Supplied information:
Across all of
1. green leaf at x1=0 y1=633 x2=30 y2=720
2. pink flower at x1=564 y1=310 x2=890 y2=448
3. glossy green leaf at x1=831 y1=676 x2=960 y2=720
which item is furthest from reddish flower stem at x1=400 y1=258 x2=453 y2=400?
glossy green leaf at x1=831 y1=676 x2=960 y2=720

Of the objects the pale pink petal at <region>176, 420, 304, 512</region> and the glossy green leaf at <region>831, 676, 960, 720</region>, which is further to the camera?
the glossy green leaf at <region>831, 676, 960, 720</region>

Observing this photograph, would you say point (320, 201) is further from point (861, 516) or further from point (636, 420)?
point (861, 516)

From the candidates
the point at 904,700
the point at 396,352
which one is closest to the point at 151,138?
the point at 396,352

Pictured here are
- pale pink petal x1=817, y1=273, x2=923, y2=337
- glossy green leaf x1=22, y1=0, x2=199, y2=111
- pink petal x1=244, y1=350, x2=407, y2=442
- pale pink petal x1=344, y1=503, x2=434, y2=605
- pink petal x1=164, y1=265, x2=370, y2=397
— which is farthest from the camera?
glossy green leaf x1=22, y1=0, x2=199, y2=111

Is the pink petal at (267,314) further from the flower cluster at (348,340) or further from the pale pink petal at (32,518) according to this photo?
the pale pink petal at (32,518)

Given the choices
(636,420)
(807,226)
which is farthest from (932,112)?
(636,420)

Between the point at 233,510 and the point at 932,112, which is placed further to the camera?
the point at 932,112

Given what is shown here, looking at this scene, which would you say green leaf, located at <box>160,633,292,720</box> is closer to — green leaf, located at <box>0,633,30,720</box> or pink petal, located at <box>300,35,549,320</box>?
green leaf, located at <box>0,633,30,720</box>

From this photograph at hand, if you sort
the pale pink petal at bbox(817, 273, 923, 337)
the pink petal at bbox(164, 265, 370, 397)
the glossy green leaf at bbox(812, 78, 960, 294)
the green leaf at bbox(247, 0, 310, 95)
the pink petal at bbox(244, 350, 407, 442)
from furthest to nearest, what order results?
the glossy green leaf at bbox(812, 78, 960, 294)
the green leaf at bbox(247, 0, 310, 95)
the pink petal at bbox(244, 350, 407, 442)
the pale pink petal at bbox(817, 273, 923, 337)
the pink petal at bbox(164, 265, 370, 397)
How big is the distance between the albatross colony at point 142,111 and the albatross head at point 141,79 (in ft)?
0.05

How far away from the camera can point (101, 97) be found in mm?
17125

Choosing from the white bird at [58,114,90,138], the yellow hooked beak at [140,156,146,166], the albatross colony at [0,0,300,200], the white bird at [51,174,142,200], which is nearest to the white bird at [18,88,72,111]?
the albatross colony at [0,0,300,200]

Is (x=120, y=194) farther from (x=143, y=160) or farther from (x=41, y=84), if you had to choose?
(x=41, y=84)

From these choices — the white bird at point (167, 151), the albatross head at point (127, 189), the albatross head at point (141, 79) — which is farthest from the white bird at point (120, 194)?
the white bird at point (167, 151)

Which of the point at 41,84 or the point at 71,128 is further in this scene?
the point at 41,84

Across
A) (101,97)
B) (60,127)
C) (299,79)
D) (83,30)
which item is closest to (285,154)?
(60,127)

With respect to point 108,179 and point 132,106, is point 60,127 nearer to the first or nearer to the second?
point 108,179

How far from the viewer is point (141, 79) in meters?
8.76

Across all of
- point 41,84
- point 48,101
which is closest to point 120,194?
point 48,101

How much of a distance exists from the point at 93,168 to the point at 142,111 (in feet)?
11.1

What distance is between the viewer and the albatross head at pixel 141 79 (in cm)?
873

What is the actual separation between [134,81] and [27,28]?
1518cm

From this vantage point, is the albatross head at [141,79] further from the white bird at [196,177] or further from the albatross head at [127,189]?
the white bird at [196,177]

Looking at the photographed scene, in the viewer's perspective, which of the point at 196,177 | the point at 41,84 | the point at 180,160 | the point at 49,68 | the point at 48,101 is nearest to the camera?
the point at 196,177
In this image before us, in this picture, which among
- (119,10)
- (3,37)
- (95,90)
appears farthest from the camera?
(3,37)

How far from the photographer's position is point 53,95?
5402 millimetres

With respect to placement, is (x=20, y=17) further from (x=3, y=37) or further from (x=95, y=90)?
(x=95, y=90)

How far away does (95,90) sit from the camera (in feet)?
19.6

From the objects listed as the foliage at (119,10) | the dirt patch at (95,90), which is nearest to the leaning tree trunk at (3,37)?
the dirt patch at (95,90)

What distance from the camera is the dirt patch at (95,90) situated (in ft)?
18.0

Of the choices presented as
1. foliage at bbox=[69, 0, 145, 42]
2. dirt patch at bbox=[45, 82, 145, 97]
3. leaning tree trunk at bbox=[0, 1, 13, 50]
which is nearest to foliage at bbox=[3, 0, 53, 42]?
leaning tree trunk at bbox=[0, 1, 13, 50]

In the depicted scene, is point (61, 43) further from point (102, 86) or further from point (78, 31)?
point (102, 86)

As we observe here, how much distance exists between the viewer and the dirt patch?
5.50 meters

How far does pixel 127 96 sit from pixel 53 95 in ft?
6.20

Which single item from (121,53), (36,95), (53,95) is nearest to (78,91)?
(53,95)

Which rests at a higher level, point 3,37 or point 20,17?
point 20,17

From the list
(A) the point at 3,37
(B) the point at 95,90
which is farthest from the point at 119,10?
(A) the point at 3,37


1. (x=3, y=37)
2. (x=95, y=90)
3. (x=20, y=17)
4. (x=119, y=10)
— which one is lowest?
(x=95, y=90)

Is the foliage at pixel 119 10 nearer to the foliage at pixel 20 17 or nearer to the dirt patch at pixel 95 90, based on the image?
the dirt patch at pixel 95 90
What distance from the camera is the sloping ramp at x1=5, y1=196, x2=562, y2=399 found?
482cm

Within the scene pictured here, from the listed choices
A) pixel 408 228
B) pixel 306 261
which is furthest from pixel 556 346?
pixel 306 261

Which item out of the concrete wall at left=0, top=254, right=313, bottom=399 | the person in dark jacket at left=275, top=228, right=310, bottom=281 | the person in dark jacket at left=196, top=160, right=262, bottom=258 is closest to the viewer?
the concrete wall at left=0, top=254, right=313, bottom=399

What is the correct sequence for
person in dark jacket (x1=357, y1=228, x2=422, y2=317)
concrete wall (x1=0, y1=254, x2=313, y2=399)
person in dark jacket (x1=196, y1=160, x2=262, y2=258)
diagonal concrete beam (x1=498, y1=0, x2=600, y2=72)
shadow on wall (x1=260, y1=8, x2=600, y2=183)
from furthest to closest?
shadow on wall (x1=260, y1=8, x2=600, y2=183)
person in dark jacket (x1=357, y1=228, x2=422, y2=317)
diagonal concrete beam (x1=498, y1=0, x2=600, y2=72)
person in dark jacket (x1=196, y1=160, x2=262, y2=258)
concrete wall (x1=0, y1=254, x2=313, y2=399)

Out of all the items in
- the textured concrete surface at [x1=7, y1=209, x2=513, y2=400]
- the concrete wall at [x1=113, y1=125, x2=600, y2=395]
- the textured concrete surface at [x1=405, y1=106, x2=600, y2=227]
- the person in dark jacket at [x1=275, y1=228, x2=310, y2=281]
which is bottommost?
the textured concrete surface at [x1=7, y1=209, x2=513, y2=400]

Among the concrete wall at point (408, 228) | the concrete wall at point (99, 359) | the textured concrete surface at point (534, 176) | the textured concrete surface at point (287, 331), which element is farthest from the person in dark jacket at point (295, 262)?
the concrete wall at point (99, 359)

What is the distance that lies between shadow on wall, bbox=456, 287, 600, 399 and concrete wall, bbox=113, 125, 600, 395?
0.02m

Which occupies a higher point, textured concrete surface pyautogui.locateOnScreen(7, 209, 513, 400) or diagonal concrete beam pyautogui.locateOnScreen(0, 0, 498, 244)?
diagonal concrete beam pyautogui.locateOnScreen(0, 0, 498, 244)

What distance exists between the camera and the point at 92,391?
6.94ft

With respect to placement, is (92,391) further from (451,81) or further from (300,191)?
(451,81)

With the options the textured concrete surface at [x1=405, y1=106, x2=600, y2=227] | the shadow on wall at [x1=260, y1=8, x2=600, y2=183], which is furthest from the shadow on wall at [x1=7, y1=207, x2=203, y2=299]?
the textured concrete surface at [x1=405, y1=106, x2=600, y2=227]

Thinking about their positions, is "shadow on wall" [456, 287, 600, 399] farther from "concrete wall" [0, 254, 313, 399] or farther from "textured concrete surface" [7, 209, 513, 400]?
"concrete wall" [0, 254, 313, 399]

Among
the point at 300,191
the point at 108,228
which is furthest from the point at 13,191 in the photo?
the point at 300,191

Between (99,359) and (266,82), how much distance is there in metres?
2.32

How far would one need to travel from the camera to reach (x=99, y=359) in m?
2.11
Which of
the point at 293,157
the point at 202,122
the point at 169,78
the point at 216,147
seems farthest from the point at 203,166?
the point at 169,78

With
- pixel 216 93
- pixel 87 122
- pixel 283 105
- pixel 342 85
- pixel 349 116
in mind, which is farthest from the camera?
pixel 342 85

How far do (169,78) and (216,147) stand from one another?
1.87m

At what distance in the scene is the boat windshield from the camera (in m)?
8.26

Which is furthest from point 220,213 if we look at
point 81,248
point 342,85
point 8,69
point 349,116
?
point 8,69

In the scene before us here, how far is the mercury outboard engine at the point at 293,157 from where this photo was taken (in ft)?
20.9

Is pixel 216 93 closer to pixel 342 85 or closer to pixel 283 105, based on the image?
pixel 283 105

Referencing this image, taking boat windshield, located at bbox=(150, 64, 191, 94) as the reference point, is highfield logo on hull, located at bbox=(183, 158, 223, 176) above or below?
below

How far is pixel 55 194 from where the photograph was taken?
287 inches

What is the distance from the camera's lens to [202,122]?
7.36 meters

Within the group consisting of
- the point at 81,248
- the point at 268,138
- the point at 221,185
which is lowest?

Short problem: The answer consists only of the lines from the one containing "How far do (169,78)" to the end of the records, each written out exactly.

Correct answer:
How far do (169,78) and (216,147) stand from one another?
1.87m

At what distance in the scene is the boat windshield from the camera (in m)?
8.26

Which is furthest from point 220,213 if we look at
point 81,248
point 342,85
point 8,69
point 349,116
?
point 8,69

In the scene before us here, how far is the mercury outboard engine at the point at 293,157 from where this photo was taken (in ft)?
20.9

Is pixel 216 93 closer to pixel 342 85 or closer to pixel 283 105, based on the image?
pixel 283 105

Referencing this image, taking boat windshield, located at bbox=(150, 64, 191, 94) as the reference point, is highfield logo on hull, located at bbox=(183, 158, 223, 176) above or below?
below

How far is pixel 55 194 from where the photograph was taken?
287 inches

What is the distance from the camera's lens to [202,122]?
7.36 meters

Within the group consisting of
- the point at 81,248
- the point at 268,138
- the point at 221,185
which is lowest?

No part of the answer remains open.